## Start Document

We see that a common factor of two integers also divides their arbitrary linear combination or remains invariant with respect to the operation of constructing their arbitrary linear combination. For chosen integers \(a, b, f\):

if \(f | a\) and \(f | b\) then \(f | (ax + by)\) for any integers \(x\) and \(y\)

Proof: if \(f | a\) then:

$$a = f n_a$$

and if \(f | b\) then:

$$b = f n_b$$

and hence, for any integers \(x\) and \(y\) we have:

$$ax + by = f n_a x + f n_b y = f (n_a x + n_b y)$$ $$(a x + b y) \in \mathbb{Z}$$ $$(n_a x + n_b y) \in \mathbb{Z}$$

\(\square\)

For later reference let us call the above - the LC-Theorem, for Linear Combination.

Before we move on, let us get a good handle on exactly what a GCD, the subject of our computational search, is.

3) GCD

A standard, textbook, definition of GCD is the following: it is a strictly positive number \(d\) that divides both integers \(a\) and \(b\), at least one of which is not zero, and if there exists any other common factor of \(a\) and \(b\) then that factor is not greater than \(d\). In symbols: \(d > 0\), \(d | a\) and \(d | b\) and if \(c | a\) and \(c | b\) then \(c \leqslant d\).

The reason we require that at least one of two integers is not zero is to avoid dealing with infinitude of potential divisors. If both integers are zero then, since any integer divides zero, the number of divisors of two such integers will be infinite. If, on the other hand, at least one integer is not zero then the number of common divisors becomes finite, we can sort these divisors in an ascending order and the last such divisor will be the greatest one. It follows then that:

$$gcd(a, 0) = a$$

a fact used in the Euclidean GCD Algorithm.

## End Document
## Start Material provided

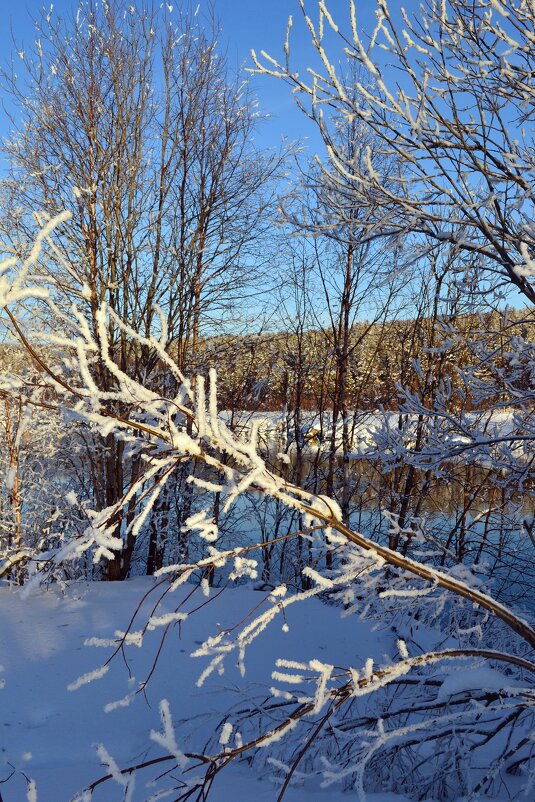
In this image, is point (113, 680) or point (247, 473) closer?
point (247, 473)

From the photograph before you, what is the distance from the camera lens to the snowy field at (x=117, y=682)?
252cm

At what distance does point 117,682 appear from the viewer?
146 inches

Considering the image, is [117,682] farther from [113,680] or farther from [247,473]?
[247,473]

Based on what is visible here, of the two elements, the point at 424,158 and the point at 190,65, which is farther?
the point at 190,65

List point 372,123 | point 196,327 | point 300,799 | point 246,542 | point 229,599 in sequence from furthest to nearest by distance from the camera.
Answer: point 246,542, point 196,327, point 229,599, point 372,123, point 300,799

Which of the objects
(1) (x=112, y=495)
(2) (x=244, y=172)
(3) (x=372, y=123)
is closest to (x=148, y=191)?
(2) (x=244, y=172)

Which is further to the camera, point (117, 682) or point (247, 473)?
point (117, 682)

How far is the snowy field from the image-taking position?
252 cm

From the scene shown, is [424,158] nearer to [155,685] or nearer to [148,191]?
[155,685]

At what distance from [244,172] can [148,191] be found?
1.36 meters

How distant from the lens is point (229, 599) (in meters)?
5.57

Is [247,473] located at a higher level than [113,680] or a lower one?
higher

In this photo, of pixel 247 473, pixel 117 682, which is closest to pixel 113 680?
pixel 117 682

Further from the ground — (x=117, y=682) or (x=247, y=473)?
(x=247, y=473)
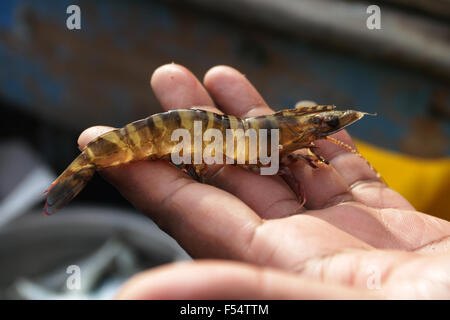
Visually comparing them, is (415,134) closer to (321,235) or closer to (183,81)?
(183,81)

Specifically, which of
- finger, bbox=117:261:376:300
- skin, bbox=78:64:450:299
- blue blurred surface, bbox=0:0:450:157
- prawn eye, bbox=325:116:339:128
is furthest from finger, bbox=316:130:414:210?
finger, bbox=117:261:376:300

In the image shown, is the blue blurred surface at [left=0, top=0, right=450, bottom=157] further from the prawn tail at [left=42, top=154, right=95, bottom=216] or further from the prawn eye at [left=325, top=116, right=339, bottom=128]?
the prawn tail at [left=42, top=154, right=95, bottom=216]

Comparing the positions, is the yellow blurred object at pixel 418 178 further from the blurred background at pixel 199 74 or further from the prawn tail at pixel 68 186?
the prawn tail at pixel 68 186

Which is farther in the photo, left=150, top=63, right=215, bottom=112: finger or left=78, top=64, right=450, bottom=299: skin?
left=150, top=63, right=215, bottom=112: finger

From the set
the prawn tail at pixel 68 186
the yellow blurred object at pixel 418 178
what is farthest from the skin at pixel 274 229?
the yellow blurred object at pixel 418 178

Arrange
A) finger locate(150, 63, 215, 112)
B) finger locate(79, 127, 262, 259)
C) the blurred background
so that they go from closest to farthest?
finger locate(79, 127, 262, 259) < finger locate(150, 63, 215, 112) < the blurred background

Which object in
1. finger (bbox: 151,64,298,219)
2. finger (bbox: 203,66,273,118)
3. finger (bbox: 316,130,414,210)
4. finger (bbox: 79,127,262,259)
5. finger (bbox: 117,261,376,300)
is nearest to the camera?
finger (bbox: 117,261,376,300)

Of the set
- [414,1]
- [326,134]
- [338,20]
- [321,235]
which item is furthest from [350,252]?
[414,1]
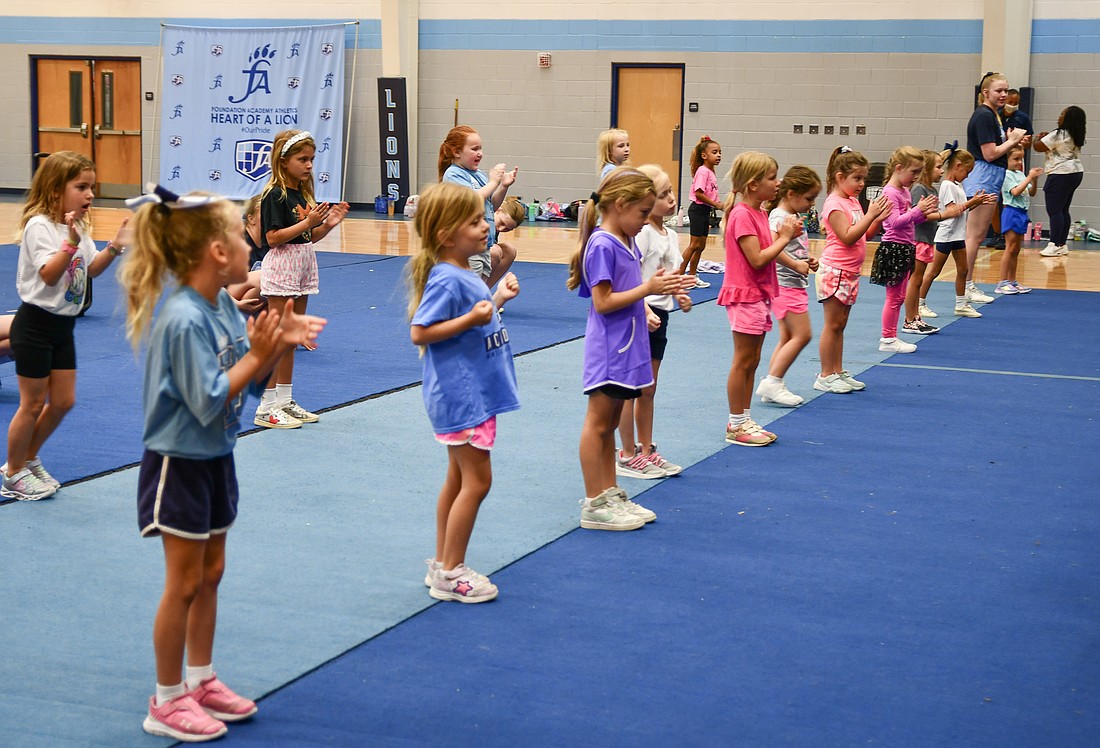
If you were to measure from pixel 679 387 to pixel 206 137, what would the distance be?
1486 centimetres

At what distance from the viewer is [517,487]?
5.63 meters

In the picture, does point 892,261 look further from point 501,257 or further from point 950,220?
point 501,257

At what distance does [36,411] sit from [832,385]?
15.2 ft

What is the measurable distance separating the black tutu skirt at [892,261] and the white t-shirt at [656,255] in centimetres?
304

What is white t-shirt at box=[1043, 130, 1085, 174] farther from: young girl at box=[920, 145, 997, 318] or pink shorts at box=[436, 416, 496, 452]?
pink shorts at box=[436, 416, 496, 452]

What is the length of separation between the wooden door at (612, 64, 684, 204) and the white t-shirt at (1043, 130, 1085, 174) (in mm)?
5576

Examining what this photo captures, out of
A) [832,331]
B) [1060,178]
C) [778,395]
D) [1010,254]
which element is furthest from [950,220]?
[1060,178]

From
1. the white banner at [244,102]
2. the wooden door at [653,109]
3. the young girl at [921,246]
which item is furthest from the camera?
the white banner at [244,102]

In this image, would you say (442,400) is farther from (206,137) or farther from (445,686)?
(206,137)

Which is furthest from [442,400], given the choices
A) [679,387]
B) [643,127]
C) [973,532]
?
[643,127]

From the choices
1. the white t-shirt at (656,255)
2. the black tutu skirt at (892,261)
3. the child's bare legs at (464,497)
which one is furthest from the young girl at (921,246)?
the child's bare legs at (464,497)

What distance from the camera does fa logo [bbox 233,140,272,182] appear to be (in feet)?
67.2

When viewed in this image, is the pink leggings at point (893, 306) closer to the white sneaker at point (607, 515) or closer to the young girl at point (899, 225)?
the young girl at point (899, 225)

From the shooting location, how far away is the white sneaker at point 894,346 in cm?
920
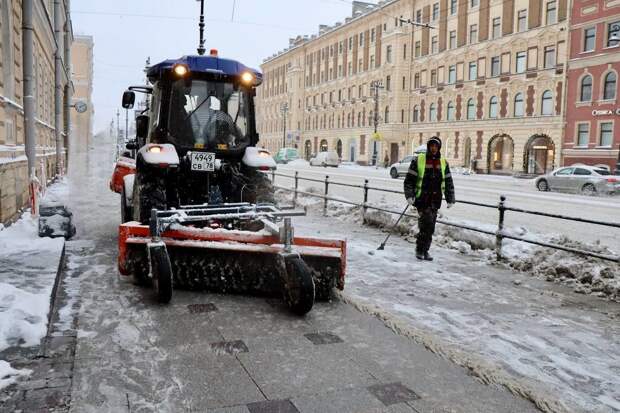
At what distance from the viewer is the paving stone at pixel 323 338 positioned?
15.4 feet

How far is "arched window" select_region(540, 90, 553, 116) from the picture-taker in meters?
40.8

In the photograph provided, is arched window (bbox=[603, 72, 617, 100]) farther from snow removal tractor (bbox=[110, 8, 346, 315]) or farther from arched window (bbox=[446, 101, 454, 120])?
snow removal tractor (bbox=[110, 8, 346, 315])

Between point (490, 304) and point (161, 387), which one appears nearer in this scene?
point (161, 387)

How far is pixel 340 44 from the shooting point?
229ft

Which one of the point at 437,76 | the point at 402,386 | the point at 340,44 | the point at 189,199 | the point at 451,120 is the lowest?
the point at 402,386

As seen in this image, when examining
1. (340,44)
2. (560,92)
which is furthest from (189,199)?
(340,44)

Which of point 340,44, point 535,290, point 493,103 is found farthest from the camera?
point 340,44

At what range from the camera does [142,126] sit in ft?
26.9

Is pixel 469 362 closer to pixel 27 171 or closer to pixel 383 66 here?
pixel 27 171

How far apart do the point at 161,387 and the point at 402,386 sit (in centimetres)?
162

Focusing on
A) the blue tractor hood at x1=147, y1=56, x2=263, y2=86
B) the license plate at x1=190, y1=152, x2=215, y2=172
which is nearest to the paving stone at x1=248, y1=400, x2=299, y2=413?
the license plate at x1=190, y1=152, x2=215, y2=172

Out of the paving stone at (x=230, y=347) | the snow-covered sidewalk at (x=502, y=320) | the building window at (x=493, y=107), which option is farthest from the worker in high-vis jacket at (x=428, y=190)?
the building window at (x=493, y=107)

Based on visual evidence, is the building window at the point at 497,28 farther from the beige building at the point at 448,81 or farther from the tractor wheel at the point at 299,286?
the tractor wheel at the point at 299,286

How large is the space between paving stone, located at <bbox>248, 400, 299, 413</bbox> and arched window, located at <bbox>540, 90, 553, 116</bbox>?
41.7 metres
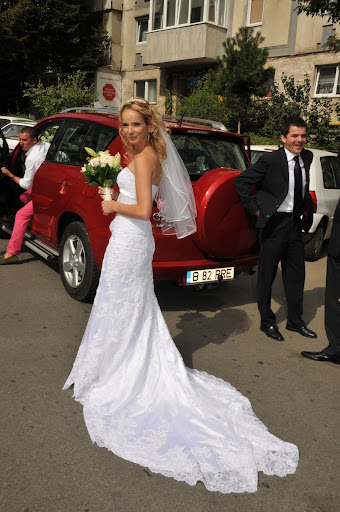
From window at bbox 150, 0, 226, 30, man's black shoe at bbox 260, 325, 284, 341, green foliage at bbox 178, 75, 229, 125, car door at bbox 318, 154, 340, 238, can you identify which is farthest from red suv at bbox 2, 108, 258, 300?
window at bbox 150, 0, 226, 30

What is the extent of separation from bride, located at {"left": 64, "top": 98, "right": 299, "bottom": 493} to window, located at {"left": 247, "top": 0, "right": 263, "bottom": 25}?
67.8 ft

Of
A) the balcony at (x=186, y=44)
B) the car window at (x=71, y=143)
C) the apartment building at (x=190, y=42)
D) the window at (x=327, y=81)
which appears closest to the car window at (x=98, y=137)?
the car window at (x=71, y=143)

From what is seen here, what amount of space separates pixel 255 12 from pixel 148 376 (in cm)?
2189

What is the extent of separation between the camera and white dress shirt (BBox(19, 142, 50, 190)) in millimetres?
6070

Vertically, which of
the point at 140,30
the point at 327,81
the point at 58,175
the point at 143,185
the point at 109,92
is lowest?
the point at 58,175

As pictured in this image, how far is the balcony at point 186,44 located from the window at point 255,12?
1551 mm

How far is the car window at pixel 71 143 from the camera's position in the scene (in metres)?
5.24

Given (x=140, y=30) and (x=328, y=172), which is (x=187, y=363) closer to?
(x=328, y=172)

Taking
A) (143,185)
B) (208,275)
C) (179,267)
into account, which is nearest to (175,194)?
(143,185)

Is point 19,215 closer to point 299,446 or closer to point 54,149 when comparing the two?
point 54,149

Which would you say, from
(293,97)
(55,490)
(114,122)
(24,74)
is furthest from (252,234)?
(24,74)

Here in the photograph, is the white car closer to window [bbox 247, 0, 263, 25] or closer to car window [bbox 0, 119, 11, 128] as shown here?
car window [bbox 0, 119, 11, 128]

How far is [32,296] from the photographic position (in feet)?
17.4

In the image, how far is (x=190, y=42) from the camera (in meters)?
22.9
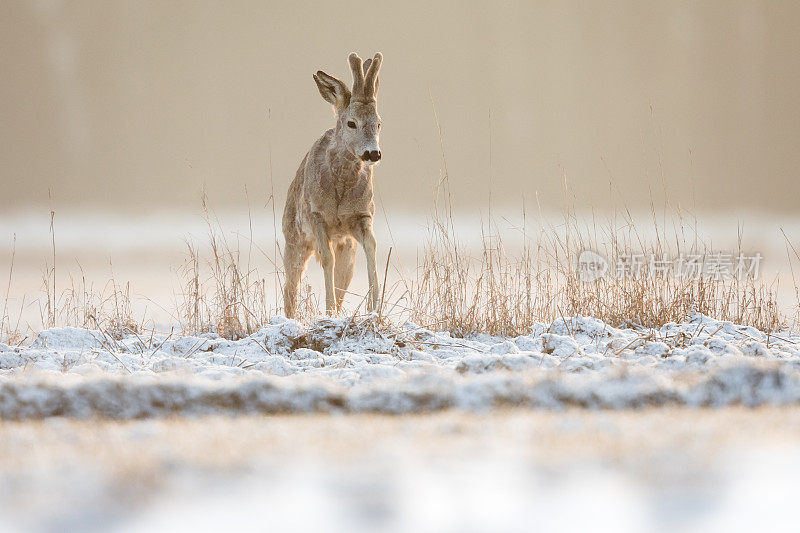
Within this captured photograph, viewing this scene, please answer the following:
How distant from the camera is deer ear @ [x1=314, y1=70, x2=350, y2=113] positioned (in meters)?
7.00

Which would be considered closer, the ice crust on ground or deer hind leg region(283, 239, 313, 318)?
the ice crust on ground

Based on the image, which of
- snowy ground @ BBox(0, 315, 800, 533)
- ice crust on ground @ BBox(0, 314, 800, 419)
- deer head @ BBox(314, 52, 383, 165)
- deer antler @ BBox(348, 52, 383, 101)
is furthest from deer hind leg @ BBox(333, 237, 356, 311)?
snowy ground @ BBox(0, 315, 800, 533)

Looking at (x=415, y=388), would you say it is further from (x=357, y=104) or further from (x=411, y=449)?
(x=357, y=104)

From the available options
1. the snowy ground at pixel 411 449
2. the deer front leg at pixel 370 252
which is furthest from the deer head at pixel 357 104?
the snowy ground at pixel 411 449

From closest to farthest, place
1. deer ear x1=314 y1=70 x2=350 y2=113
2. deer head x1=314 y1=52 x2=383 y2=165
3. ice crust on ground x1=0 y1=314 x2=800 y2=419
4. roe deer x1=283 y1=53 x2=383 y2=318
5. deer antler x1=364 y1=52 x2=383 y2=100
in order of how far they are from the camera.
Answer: ice crust on ground x1=0 y1=314 x2=800 y2=419
deer head x1=314 y1=52 x2=383 y2=165
roe deer x1=283 y1=53 x2=383 y2=318
deer antler x1=364 y1=52 x2=383 y2=100
deer ear x1=314 y1=70 x2=350 y2=113

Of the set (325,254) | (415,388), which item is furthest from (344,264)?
(415,388)

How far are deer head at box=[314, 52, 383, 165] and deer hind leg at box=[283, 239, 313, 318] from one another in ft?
4.39

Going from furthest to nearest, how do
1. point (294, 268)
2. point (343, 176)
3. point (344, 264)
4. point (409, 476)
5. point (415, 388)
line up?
point (294, 268)
point (344, 264)
point (343, 176)
point (415, 388)
point (409, 476)

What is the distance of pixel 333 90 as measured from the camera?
7.11m

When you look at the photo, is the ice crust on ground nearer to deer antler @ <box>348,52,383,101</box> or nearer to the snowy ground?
the snowy ground

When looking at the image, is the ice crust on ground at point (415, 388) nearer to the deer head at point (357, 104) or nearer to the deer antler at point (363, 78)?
the deer head at point (357, 104)

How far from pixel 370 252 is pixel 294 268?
1.46 meters

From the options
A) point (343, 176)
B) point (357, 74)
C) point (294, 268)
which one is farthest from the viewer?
point (294, 268)

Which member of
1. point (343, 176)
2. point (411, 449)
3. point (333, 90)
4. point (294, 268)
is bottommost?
point (411, 449)
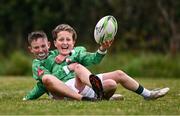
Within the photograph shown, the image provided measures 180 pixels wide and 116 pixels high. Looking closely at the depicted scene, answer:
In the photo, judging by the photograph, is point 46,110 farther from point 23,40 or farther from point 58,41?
point 23,40

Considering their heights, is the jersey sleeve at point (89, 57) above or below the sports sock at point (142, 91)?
above

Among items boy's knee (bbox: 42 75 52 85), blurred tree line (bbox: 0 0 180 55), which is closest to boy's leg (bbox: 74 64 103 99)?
boy's knee (bbox: 42 75 52 85)

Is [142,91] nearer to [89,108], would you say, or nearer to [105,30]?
[105,30]

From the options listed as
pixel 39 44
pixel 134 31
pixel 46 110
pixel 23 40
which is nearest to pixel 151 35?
pixel 134 31

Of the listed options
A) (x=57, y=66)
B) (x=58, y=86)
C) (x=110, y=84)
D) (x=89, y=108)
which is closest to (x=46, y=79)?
(x=58, y=86)

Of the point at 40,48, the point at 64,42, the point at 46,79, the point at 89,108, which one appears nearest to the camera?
the point at 89,108

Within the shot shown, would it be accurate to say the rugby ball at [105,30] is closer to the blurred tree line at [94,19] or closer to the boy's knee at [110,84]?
the boy's knee at [110,84]

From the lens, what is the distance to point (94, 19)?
24.4m

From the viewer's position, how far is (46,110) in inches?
274

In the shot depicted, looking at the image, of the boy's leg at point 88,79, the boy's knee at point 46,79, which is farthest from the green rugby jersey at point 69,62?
the boy's knee at point 46,79

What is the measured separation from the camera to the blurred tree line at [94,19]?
23734 mm

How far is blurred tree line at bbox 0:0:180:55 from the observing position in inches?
934

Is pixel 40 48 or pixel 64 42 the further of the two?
pixel 40 48

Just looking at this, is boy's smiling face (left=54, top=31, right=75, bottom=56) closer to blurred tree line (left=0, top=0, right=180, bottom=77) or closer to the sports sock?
the sports sock
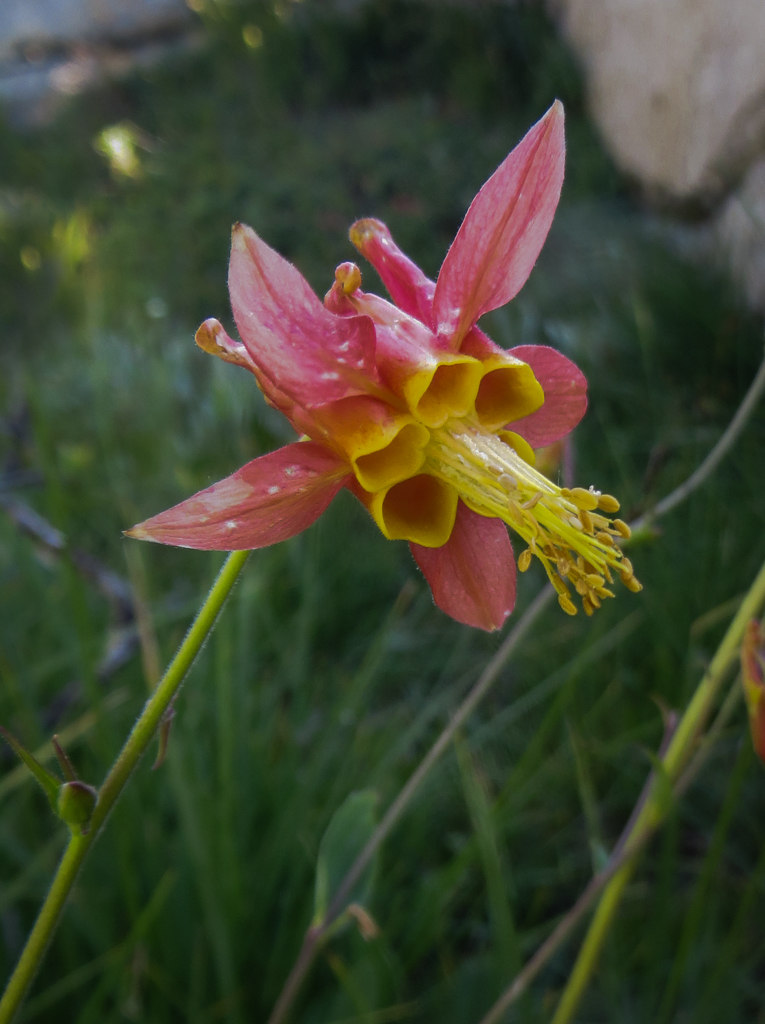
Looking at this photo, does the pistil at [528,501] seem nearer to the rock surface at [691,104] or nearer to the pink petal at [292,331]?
the pink petal at [292,331]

## End Material provided

### Set of tasks:
1. Set down the GCD excerpt word for word, from "and if \(f |" to "for Linear Combination.".
2. In the GCD excerpt, what conditions does the symbolic form of the textbook GCD definition give?
3. According to the GCD excerpt, why must at least one of the two integers be nonzero?
The records are separate material with no connection to the GCD excerpt.

### Full answers:
1.
and if \(f | b\) then:

$$b = f n_b$$

and hence, for any integers \(x\) and \(y\) we have:

$$ax + by = f n_a x + f n_b y = f (n_a x + n_b y)$$ $$(a x + b y) \in \mathbb{Z}$$ $$(n_a x + n_b y) \in \mathbb{Z}$$

\(\square\)

For later reference let us call the above - the LC-Theorem, for Linear Combination.

2.
d > 0
d | a
d | b
if c | a and c | b then c ≤ d

3. The requirement avoids dealing with an infinite number of potential divisors.